После этого наступает тишина. Прислушиваюсь, но все молчат. Потом голос Глазастой — медленный, тянучий, неохотный:
— Отдай деньги и вали на все четыре!
— Уйди! — В голосе Ромашки угроза. — По-хорошему прошу. В последний раз…
И снова тянет Глазастая, точно она слова произносит через силу:
— Ты же знаешь меня, Ромашка, я не отступлю.
— Бей ее, Каланча! — вдруг орет Ромашка.
Что-то там падает, кто-то вопит, и сквозь весь этот шум прорывается безумный голос Глазастой. Она наконец-то просыпается:
— Фас, Джимми! Возьми их!
Пугаюсь, думаю, Джимми порвет девчонок. Не помня себя, врываюсь как сумасшедшая.
Все молчат, стоят как завороженные. И я теперь их различаю и догадываюсь, почему Ромашка и Каланча такие застывшие, — они боятся Джимми! Ищу его глазами: вижу — лежит в углу, морда между лап, весь пришибленный, виноватый, бьет хвостом по полу. Смеюсь, понимаю, он и не собирается выполнять приказ своей хозяйки. Смотрю на Глазастую, и тут мне делается страшно, тут я понимаю, почему Ромашка и Каланча такие застывшие. В вытянутой руке Глазастой финка!
Смотрю на финку, оторваться не могу. Красивая финка, автомат, лезвие длинное, узкое, кончик ножа тонкий, как игла. Иду к Глазастой, финка меня притягивает, оказываюсь между нею и девчонками. Те пользуются этим, рвут к выходу. Глазастая отшвыривает меня и снова встает у них на дороге: рука с финкой упирается в Ромашкину грудь.
Ромашка ухмыляется, хватит, мол, дурака валять. У меня тоже губы сами собой растягиваются в улыбку. Вот-вот мы все начнем хохотать.

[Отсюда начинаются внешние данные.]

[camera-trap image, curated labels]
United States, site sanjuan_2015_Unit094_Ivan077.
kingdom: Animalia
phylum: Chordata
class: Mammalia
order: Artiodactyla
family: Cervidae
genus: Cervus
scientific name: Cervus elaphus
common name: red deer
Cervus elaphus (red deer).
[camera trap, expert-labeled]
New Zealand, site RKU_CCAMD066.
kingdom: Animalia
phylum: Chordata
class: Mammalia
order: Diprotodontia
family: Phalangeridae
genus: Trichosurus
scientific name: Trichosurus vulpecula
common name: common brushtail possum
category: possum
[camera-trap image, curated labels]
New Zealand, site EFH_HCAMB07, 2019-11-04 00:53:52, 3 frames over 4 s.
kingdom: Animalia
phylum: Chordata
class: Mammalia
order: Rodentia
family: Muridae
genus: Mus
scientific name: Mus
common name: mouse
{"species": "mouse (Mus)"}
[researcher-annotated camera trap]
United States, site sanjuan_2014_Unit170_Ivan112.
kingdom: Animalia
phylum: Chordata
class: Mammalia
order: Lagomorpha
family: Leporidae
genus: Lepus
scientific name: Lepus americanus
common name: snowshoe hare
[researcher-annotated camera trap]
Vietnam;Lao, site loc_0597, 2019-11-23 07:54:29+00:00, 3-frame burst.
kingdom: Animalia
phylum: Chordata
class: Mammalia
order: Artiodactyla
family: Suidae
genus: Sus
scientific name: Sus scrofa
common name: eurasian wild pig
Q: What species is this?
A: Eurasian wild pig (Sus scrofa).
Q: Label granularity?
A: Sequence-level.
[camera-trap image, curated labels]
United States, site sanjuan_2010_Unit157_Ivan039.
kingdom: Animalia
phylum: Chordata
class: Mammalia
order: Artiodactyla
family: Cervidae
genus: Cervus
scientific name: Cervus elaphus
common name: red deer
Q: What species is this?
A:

Но Глазастая отступает назад, проводит лезвием по своей ладони, делает ладонь лодочкой, и сразу вся эта лодочка наполняется кровью.
— Ты что? — ору.
— Себя не жалею, — говорит Глазастая. Она вытирает окровавленную ладонь о джинсы, оставляя на них темный след. — И тебя, Ромашка, не пожалею.
— Бешеная стерва! — выдавливает Ромашка. — На, подавись! — Швыряет Глазастой рюкзак с деньгами. — Умыла ты меня!
После этого Глазастая отступает в сторону, не пряча финки, и Ромашка с Каланчой уходят.
Нож щелкает, лезвие скользит внутрь рукоятки.
Хватаю Глазастую за руку:
— Покажи!
Она нехотя открывает ладонь. Разрез у нее глубокий, пересекает ладонь надвое.
— Что же ты наделала, дуреха? — вырывается у меня. Тут же пугаюсь, что обозвала Глазастую «дурехой», думаю, сейчас она мне врежет.
Но она ничего, смотрит печально, цедит:
— Чепуха.
Бегу на кухню, хватаю йод и бинт, лечу в комнату, выливаю йод на рану, Глазастая ревет благим матом, прыгает от боли чуть ли не до потолка. Потом я ей туго перебинтовываю руку.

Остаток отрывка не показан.